Alendra langsung saja menaiki mobilnya dan membawa mobilnya dengan kecepatan penuh, ia ingin menemuia Maya. Ternyata selama itu Maya lah yang merawat ibunya.
Setelah beberapa menit kemudian akhirnya Alendra sampai di sekitaran halaman rumah Maya, ketika ia ingin turun dari mobilnya, Alendra melihat kejadian yang tidak ia duga. Ia melihat Maya seperti sedang di siksa oleh ayahnya.
"Ayah, maafkan aku ayah," ucap Maya memohon.
"Aku tidak perduli!
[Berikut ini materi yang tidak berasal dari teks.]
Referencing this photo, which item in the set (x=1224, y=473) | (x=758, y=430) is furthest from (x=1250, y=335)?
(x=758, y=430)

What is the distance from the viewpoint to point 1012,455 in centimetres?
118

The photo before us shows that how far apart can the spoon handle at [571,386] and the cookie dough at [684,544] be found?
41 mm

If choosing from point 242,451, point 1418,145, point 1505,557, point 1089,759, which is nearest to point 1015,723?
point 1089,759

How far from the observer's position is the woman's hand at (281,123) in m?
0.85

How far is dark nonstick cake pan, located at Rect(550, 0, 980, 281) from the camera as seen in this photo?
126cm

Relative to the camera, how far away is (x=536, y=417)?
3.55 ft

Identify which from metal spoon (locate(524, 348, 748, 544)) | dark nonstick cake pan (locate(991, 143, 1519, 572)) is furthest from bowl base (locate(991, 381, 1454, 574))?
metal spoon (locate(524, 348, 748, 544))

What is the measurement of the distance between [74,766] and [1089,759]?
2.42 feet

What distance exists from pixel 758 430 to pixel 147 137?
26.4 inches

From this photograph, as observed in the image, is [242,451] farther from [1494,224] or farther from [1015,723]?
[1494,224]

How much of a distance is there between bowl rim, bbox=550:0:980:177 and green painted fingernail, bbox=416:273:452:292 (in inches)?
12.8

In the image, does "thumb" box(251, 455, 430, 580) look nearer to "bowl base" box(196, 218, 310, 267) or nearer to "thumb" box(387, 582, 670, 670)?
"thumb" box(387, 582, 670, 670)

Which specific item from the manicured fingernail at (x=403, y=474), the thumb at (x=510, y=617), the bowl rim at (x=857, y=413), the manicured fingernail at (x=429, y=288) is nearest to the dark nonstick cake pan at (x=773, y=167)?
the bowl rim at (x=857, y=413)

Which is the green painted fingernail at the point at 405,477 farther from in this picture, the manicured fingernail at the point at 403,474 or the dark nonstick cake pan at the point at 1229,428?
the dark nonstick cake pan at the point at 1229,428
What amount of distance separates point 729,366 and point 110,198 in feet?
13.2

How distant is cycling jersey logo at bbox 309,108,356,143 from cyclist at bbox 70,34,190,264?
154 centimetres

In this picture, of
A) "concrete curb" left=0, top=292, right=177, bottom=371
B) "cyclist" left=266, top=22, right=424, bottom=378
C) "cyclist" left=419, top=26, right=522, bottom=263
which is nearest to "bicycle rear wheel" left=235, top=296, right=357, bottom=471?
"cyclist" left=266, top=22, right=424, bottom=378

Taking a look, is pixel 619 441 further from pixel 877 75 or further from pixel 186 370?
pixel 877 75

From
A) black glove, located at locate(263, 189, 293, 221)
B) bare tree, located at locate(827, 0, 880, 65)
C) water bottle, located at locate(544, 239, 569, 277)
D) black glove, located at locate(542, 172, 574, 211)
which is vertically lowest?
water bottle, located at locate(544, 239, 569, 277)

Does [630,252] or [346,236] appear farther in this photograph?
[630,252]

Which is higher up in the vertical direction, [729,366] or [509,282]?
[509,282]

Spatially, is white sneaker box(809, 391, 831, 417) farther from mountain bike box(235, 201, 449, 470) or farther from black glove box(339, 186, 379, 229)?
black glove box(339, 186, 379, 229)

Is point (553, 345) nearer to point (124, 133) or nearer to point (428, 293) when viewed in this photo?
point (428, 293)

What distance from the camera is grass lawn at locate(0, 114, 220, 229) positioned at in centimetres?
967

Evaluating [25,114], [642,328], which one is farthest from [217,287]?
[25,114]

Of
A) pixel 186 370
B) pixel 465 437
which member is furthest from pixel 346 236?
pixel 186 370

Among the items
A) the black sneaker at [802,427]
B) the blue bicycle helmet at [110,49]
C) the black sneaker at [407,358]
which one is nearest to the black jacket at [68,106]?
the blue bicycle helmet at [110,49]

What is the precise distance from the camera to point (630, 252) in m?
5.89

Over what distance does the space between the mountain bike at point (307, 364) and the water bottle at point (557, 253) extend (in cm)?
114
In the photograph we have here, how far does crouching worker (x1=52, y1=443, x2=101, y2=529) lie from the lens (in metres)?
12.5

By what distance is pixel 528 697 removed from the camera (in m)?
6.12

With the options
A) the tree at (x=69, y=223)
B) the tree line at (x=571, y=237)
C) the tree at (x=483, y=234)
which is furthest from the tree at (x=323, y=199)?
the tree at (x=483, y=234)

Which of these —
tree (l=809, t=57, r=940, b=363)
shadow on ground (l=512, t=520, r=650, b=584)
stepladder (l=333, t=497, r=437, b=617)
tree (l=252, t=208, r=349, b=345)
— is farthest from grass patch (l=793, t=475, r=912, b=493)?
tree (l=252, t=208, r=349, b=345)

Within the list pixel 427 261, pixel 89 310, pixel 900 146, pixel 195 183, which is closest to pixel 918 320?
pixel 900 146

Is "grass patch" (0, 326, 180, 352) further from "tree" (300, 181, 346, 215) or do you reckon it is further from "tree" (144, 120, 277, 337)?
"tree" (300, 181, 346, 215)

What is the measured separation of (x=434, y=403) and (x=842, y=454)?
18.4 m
Sekarang juga, kamu pergi dari rumah ini sekarang juga!" usir ayah Maya.
Alendra sangat terkejut, ketika melihat ayah Maya yang seperti sangat marah besar kepada Maya, namun ia tidak tahu apa yang sedang terjadi kepada ayah dan anak itu, yang Alendra tahu kedua orang itu sedang bermasalah. Ingin rasanya Alendra mendatangi kedua orang itu untuk menanyakan apa yang sebenarnya terjadi, namun dirinya tidak bisa ikut campur dengan urusan keluarga Maya karena dirinya bukanlah siapa-siapa mereka dan pada akhirnya Alendra hanya diam melihatnya dari kejauhan saja.
"Ayah! Aku—" ucap Maya terpotong karena ayahnya sudah terlebih dahulu menampar pipinya dengan sangat kuat, sehingga dirinya pun sampai terduduk di tanah. Maya pun memegang pipinya yang yang terasa panas dan sakit itu, sambil menangis di bawah lutut ayahnya.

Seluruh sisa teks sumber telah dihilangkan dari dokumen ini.